In spite of the delay, we thought we had enough time to get to Pontarlier, France before the EuropCar dealer closed at 18:30. We had an hour and a quarter to travel what Google Maps suggested would take 56 minutes. It turns out there was a detour through the mountains that added another 25 minutes to our drive, so were too late. The dealership was in the middle of nowhere, and we could find no drop-box to return the car key, so we took a leap of faith and left it with a woman in the frozen food shop next door. (I called EuropCar the next morning, and she had followed through, returning the car key for us.) There was also nowhere to eat nearby except a Cafeteria style place across the road at a grocery store. There, we had by far, the worst meal we ate in France: cold and overcooked green beans, with acceptable meat and rice, covered by a mystery sauce. Never mind: it filled a hole.

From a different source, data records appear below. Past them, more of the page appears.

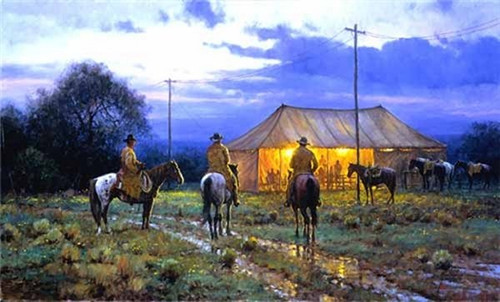 Cowboy Revival Limited Edition Canvas by Martin Grelle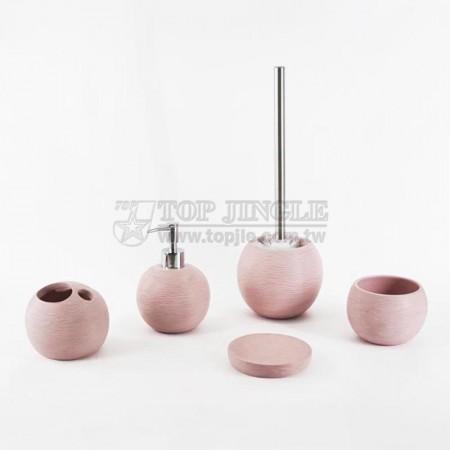 粉紅色牙籤紋胖圓系列衛浴五件組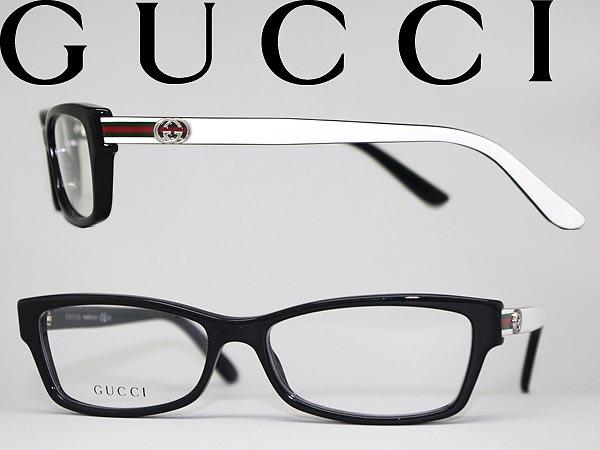 woodnet: GUCCI eyeglass frame black Gucci eyeglasses glasses GUC-GG ...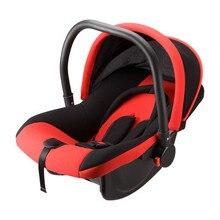 Детские корзина тип автомобиля детские сиденья безопасности новорожденного в колыбель бортовой портативный прокат корзина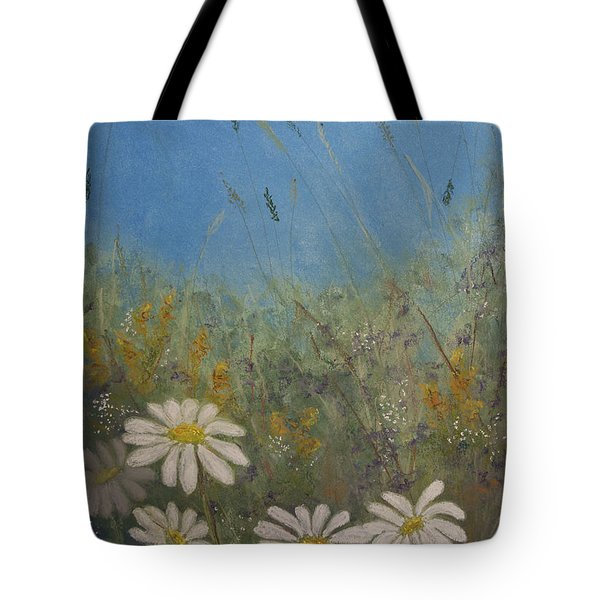 Savage Garden Tote Bag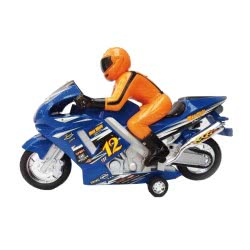 Toys-shop D.I Friction Αυτοκούρδιστο Τριβής Μοτοσυκλέτα Πίστας με αναβάτη JA056226 5262088562268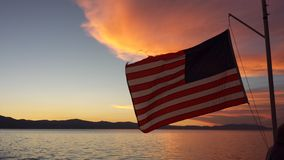 Amerikanischer Sonnenuntergang Stockfotos
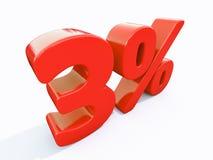 Sinal de por cento vermelho retro Fotos de Stock Royalty Free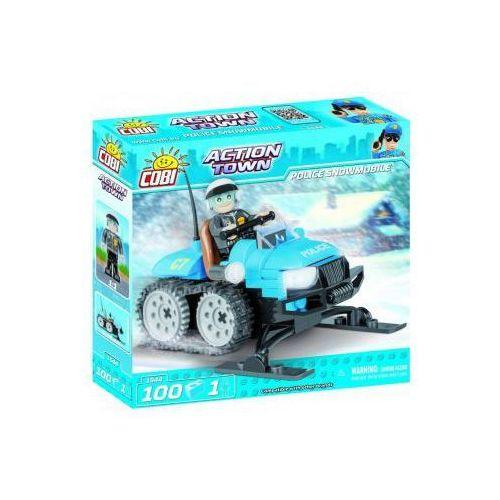 Klocki action town police snowmobile 100 kl. Darmowy odbiór w niemal 100 księgarniach!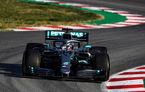 O nouă schimbare în regulamentul Formulei 1: pilotul care va obține cel mai bun timp în cursă va primi un punct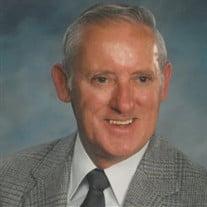 Franklin W. Bushey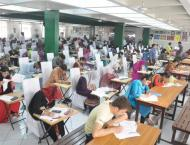 EATA Entrance Test for Engineering to be held on 8th July, 2018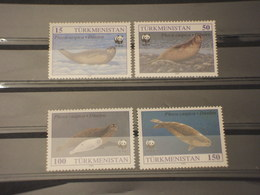 Turkhemistan - 1993 Wwf Foche 4 Valori - Nuovi(++) - Turkmenistan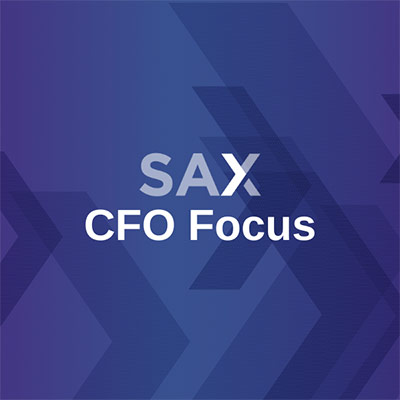 May 27 CFO Focus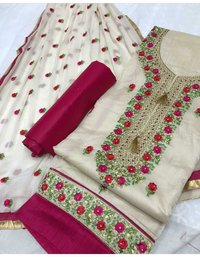 Embroidered Silk Dress Materials
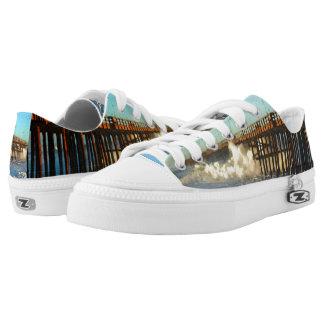 Ocean Wave Storm Pier Low-Top Sneakers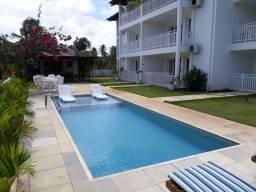 H04-Vendo condomínio praia de Flecheiras Trairi Ceara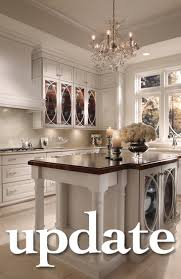 Varaluz Lighting Kitchen Contemporary With Modern Supply Kitchen Bath And Lighting Showroom Knoxville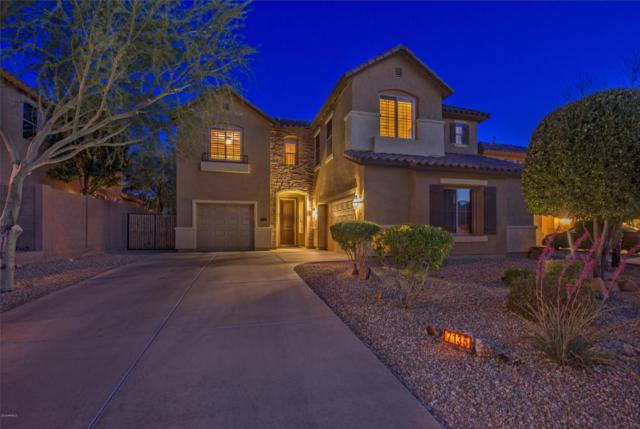 7135 W Morning Vista Drive, Peoria, AZ 85383 (MLS #5768959) :: Riddle Realty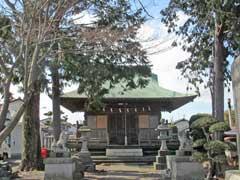 御嶽神社(石畑)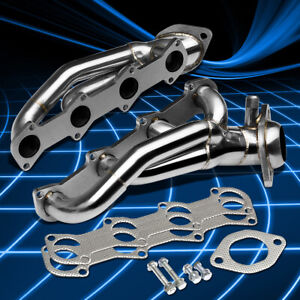 Stainless Steel Shorty Header Exhaust Manifold For 1996 2004 Ford Mustang Gt 4 6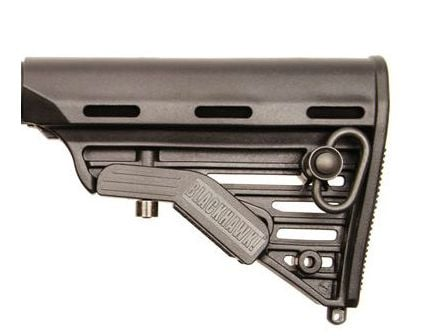 Blackhawk! Adjustable Axiom Commercial-Spec AR-15 Stock, Black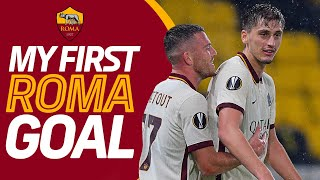 My First AS Roma Goal: Kumbulla v Young Boys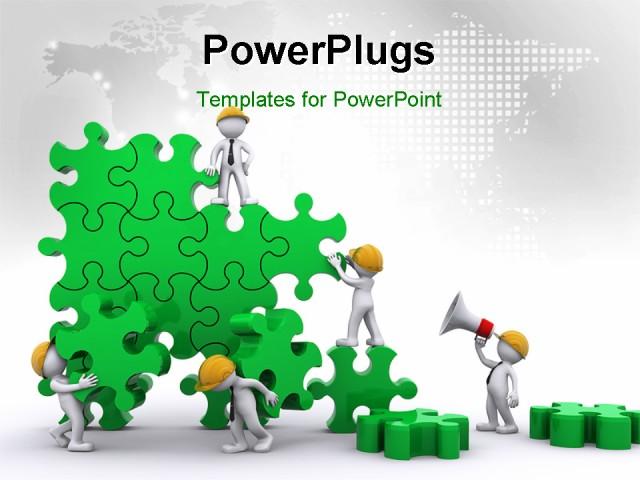 Team building powerpoints doritrcatodos team building powerpoints toneelgroepblik Choice Image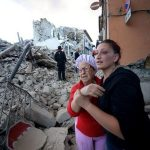 Italy's Quake: PM Declares State Of Emergency In Affected Regions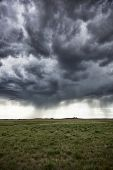 Great Plains Rainstorm
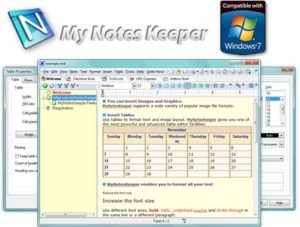 My-Notes-Keeper-2020-Direct-Link-Free-Download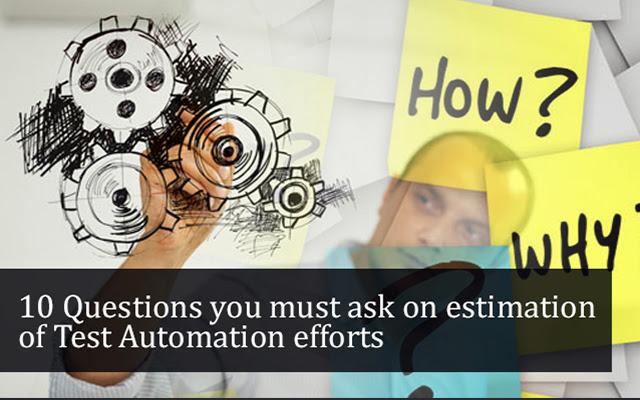 top automation testing companies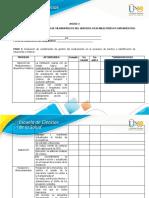 Anexo 3-Diagnostico de Necesidades de Mejoramiento Sitio Práctica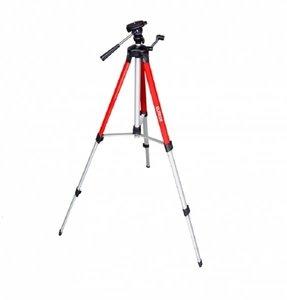 Штатив телескопический ELITECH 2210.000200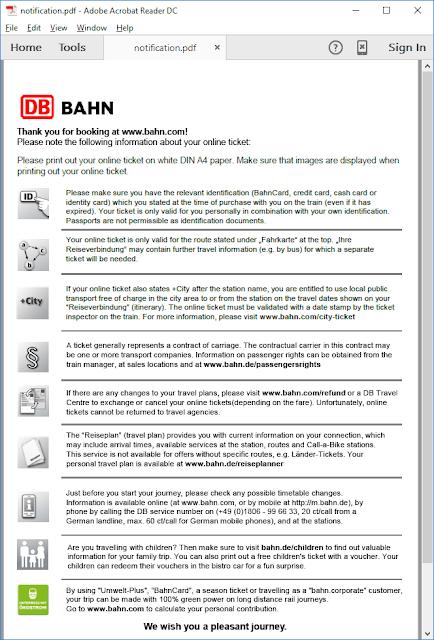 Pic. 1 Original PDF file before conversion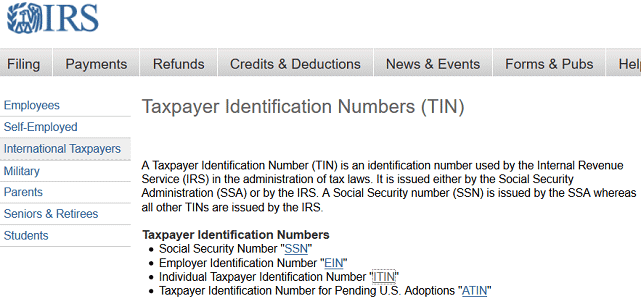 Screenshot of IRS Taxpayer ID Page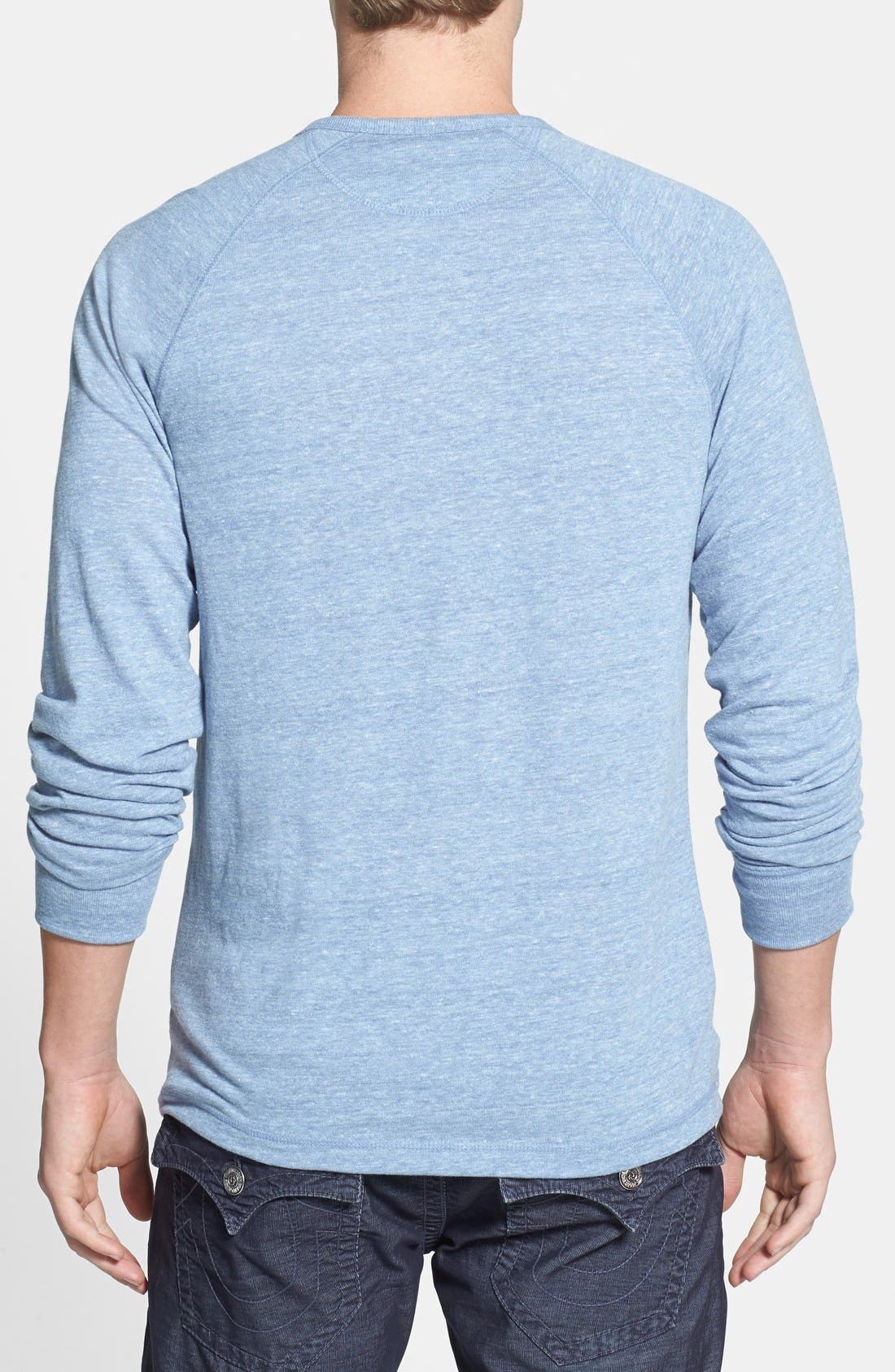 Alternate Image 2  - Lucky Brand Garment Washed Henley (Online Only)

Our adventure was not over yet, however. We still had to get to the train station in time for the 21:08 train to Neuchâtel, the last of the day. The taxi we called did not show up in good enough time, so we hoofed it three kilometres. Thank god the cafeteria had free WiFi so we could work out a route!
Bob hurrying to the train station in Pontarlier

Fortunately, we made it, bought our tickets and stood waiting on the platform with one other passenger, also a Neuchâtel resident. She and I ended up in conversation, although it was mainly one-sided. She was a woman with sad stories to tell, one after another - and she told them at length, in French, with a German accent. Then, she sat on the train near us and told me more. Bob is not conversant in French so the listening was all mine.
Talking on the platform in Pontarlier

At about 22:00, we pulled into Neuchâtel after a very long day. Our French vacation was over and we were glad to be "home".